Can you build a confidence interval with only binary data ?

BlueTrin · June 13, 2015, 1:51pm

If I know nothing about a process and have only a series with n results of True False. Can I build a 95% probability confidence interval for the true probability of a True, using some kind of assumptions ?

tickersu · June 13, 2015, 5:28pm

Assuming I understood your question: yes, you can construct a confidence interval for the population proportion of “True” events out of the total.

Here’s a general idea to get you started:

https://en.wikipedia.org/wiki/Binomial_proportion_confidence_interval

Hope this helps!

ink · June 14, 2015, 3:18pm

yes, you can. for instance, when you do a logistic regression for your binary data, you get this thing called odds ratio after exponentiating your coefficient (see more in Level II) ; For instance, you could say that men are 4 [95% CI: 2-6] times more likely to reads Sports magazine relative to women.

-the 4 represents the estimate from the odds ratio

the 95% CI: indicates that the estimate will fall between 2-6 in about 95% of the cases if you used the same number of subjects in order to perform your study

tickersu · June 15, 2015, 1:28am

ink:

yes, you can. for instance, when you do a logistic regression for your binary data, you get this thing called odds ratio after exponentiating your coefficient (see more in Level II) ; The (exponentiated) slope coefficient in a logistic regression is also interpreted as a multiplicative change in the odds, given a one unit increase in the IV.

For instance, you could say that men are 4 [95% CI: 2-6] times more likely to reads Sports magazine relative to women.

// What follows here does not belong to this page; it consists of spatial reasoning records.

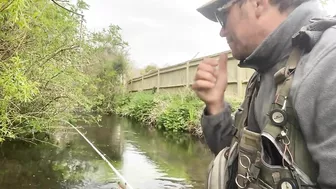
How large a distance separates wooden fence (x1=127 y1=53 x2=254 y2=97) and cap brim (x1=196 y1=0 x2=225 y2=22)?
5209 millimetres

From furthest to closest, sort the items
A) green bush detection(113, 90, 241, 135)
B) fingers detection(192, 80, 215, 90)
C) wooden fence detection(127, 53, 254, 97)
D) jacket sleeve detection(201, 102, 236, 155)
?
green bush detection(113, 90, 241, 135) < wooden fence detection(127, 53, 254, 97) < jacket sleeve detection(201, 102, 236, 155) < fingers detection(192, 80, 215, 90)

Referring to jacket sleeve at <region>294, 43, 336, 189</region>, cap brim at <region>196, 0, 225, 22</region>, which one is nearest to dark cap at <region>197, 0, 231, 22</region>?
cap brim at <region>196, 0, 225, 22</region>

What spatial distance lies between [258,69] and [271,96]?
0.46 ft

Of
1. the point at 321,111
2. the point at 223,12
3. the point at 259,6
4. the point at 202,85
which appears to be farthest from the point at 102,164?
the point at 321,111

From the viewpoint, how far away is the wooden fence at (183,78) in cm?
873

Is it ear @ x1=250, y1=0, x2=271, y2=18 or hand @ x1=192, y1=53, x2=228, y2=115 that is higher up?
ear @ x1=250, y1=0, x2=271, y2=18

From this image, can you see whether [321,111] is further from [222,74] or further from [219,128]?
[219,128]

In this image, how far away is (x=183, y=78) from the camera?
12797 mm

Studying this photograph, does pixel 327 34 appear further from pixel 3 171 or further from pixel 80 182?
pixel 3 171

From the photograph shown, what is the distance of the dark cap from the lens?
55.9 inches

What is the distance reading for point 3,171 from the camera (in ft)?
15.4

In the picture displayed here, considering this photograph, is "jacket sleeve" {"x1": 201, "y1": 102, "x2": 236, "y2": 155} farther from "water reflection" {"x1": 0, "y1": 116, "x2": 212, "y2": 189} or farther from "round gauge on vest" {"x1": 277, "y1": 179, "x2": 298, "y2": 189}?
"water reflection" {"x1": 0, "y1": 116, "x2": 212, "y2": 189}

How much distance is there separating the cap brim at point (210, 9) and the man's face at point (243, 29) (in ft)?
0.27

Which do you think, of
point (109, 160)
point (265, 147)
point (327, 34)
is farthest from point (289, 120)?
point (109, 160)
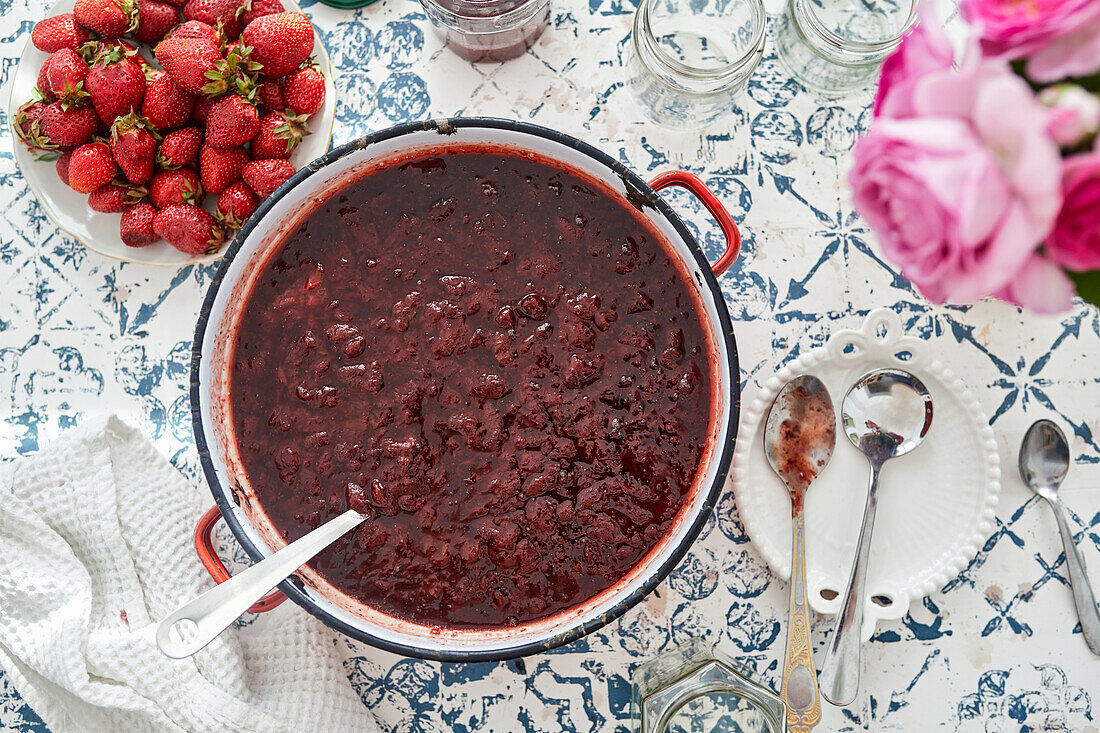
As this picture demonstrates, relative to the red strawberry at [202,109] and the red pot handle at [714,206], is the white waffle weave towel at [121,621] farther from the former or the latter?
the red pot handle at [714,206]

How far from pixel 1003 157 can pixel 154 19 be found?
172 cm

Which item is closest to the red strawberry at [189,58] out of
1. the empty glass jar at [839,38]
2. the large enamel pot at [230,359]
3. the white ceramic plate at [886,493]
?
the large enamel pot at [230,359]

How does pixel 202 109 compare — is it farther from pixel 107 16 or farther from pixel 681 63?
pixel 681 63

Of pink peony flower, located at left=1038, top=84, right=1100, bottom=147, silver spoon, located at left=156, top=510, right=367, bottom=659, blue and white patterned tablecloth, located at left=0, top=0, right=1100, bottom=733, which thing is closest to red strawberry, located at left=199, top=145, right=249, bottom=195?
blue and white patterned tablecloth, located at left=0, top=0, right=1100, bottom=733

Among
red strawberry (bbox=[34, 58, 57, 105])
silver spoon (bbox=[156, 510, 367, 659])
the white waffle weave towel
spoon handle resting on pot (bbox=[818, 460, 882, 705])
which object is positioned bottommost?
the white waffle weave towel

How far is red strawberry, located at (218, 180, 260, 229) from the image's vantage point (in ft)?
5.48

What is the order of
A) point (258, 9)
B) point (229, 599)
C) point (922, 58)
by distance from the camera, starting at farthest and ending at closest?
point (258, 9) < point (229, 599) < point (922, 58)

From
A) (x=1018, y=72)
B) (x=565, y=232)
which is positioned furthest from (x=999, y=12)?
(x=565, y=232)

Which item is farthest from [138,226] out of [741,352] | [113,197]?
[741,352]

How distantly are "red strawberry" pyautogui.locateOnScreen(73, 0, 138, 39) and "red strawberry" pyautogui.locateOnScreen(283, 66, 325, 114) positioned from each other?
360mm

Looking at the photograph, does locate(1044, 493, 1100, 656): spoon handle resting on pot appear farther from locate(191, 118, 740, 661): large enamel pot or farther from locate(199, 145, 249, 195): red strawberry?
locate(199, 145, 249, 195): red strawberry

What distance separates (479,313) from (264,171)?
0.58 meters

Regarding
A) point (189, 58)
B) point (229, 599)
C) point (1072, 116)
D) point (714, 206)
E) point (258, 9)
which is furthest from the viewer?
point (258, 9)

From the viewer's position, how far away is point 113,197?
1.70 m
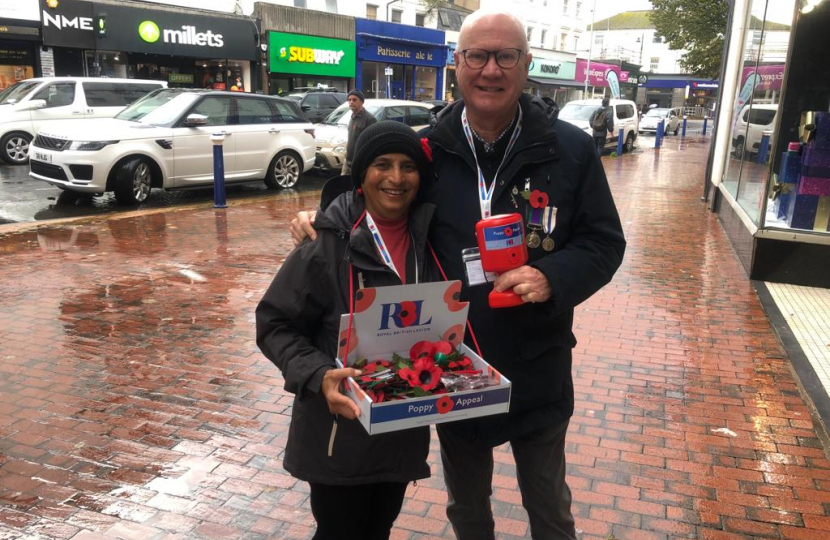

-the 4 represents the estimate from the odds ratio

the 95% CI: indicates that the estimate will fall between 2-6 in about 95% of the cases if you used the same number of subjects in order to perform your study This isn’t a proper interpretation of a confidence interval. The interval isn’t allowing us to discern where the _ estimate _ is likely to be, it is letting us know about the population parameter and it’s probable location. If you wanted to practically interpret it, you would say that there is a 95% level of confidence that the true odds ratio for (whatever it is you’re measuring) will fall between 2 and 6. The confidence level, 95%, refers to the long run number of intervals that would contain the true odds ratio. In other words, if you conducted infinite samples and calculated all possible intervals for the parameter of interest, 95% of those intervals would be “correct” in that they actually capture the true value of the parameter (nothing to do with the estimate) somewhere within the upper and lower bounds of the interval.

An odds ratio isn’t a probability, though. It’s a ratio of odds, and odds are a ratio of probabilities. I wasn’t sure if the OP wanted to model the probability-- I assumed he had only one variable and wanted a CI for the true proportion of the population with that characteristic.

Edit: completely glossed over a few points before, and I mixed up a few points as a result. Now, the bold has my replies, and I fixed my mistakes…the end of a long day.

ink · June 15, 2015, 2:02pm

tickersu:

ink:

yes, you can. for instance, when you do a logistic regression for your binary data, you get this thing called odds ratio after exponentiating your coefficient (see more in Level II) ; The (exponentiated) slope coefficient in a logistic regression is also interpreted as a multiplicative change in the odds, given a one unit increase in the IV.

For instance, you could say that men are 4 [95% CI: 2-6] times more likely to reads Sports magazine relative to women.

-the 4 represents the estimate from the odds ratio

the 95% CI: indicates that the estimate will fall between 2-6 in about 95% of the cases if you used the same number of subjects in order to perform your study This isn’t a proper interpretation of a confidence interval. The interval isn’t allowing us to discern where the _ estimate _ is likely to be, it is letting us know about the population parameter and it’s probable location. If you wanted to practically interpret it, you would say that there is a 95% level of confidence that the true odds ratio for (whatever it is you’re measuring) will fall between 2 and 6. The confidence level, 95%, refers to the long run number of intervals that would contain the true odds ratio. In other words, if you conducted infinite samples and calculated all possible intervals for the parameter of interest, 95% of those intervals would be “correct” in that they actually capture the true value of the parameter (nothing to do with the estimate) somewhere within the upper and lower bounds of the interval.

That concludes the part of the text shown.